Total eclipse of the heart

Denise Wilk with her new sales associate

Denise Wilk with her new sales associate

Denise Wilk and her husband, known as Captain Dan, have spent a combined 29 years as island residents. This year they celebrate 22 years as operators of Eclipse Charters, their tour and whale-watching business. This year also marks their 22nd wedding anniversary.

And with all those years have come plenty of life lessons.

“We have learned to be successful through commitment, being consistent and hanging in there through thick and thin,” she said. “We both have skills that complement each other and together we do most of our own work on the boat … We both have learned to give and take what we need from each other.”

Denise has had many accomplishments, such as being named Educator of the Year by the Sustainable San Juans 2010 awards. The Wilks have also made it to the silver screen. In the 1993 movie “Free Willy II,” Denise and Daniel played the “Coastal Marine Patrol,” captaining their 56-foot Orca Express charter boat.

And with plenty of experience under their belts, the Wilks decided two years ago to open the Eclipse Charters Wildlife Store next door to the Nest and beneath the Windermere headquarters.

“We are able to educate people about the stewardship of whales, wildlife and the nature of the islands,” Denise said. “We have been able to get more people out on the water with the store in Eastsound and our store at the ferry landing.”

Denise has selected a variety of native offerings, including wood carvings, silver jewelry, silk screened art, rain jackets, delicate silk-blend scarves in deep blues, greens and mauves, books on native legends, small decorative magnets and brightly hued postcards.

The Wilks started collecting art on their first trips to Canada and Alaska. Seeing the old villages and totem poles sparked an interest in indigenous people.

It was important for the Wilks to educate people that Orcas was a summer home to Lummi and Samish tribes and others long before the first Caucasian settlers arrived.

“It takes commitment, but we are slowly collecting original works of native and non-indigenous artists instead of copies made overseas,” she said. “We hope to help tell a story about how First Nations people influence the island spirit.”

The store has also given Denise an opportunity to use her business skills. She grew up in Port Townsend, where her family had a store and restaurant in a small marina. It was there that she learned about business at a young age.

“This was good training for our endeavors here on the island,” she said. “I think the two businesses go hand in hand.”

And she enjoys being her own boss, on and off the water.
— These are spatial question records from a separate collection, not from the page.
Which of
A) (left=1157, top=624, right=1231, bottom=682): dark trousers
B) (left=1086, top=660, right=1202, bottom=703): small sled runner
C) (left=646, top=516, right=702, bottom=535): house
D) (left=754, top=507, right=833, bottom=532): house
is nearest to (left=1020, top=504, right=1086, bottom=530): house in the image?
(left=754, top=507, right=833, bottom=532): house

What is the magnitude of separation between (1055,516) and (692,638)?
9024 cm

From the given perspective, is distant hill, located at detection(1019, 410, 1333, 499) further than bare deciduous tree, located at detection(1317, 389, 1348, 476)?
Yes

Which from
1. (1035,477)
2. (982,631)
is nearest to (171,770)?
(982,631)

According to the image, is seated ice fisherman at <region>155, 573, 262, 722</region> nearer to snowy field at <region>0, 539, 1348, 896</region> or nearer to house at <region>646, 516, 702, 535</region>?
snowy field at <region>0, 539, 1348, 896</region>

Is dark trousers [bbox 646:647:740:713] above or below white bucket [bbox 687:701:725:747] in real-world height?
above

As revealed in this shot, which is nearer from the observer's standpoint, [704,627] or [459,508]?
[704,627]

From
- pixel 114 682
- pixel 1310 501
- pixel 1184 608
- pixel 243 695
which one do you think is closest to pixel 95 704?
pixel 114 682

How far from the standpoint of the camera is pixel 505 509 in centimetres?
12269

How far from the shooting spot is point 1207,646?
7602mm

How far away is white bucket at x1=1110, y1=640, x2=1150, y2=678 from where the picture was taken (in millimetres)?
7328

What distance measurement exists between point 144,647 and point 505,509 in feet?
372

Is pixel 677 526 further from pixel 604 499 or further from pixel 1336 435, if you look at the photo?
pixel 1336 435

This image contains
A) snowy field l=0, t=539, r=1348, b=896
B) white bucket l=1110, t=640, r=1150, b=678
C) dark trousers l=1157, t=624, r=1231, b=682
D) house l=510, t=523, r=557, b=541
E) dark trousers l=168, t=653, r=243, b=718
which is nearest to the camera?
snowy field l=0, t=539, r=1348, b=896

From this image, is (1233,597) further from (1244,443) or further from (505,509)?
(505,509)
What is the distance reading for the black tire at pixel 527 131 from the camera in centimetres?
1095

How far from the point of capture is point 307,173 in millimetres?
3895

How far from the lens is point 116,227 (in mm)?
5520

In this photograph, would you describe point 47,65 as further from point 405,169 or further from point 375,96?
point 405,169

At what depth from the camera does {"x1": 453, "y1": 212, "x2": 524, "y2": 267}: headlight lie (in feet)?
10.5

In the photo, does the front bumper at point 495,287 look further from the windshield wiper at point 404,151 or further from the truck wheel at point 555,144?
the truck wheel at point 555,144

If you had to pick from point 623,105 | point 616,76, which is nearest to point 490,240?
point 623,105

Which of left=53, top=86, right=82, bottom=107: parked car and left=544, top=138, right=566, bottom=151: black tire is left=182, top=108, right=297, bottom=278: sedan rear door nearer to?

She mainly works at the shop and on behind the scenes aspects of the boat business, like booking tours.

“Over the years we have worked our way up to our dream boat, the Orcas Express,” Denise said. “We enjoy people and this job gives us the opportunity to be out on the water doing what we enjoy.”

The store is open through the winter on most days from 9:30 a.m. to 5 p.m.

You can stop in and browse or visit with Denise’s newest sales associate – a miniature schnauzer named Dutch.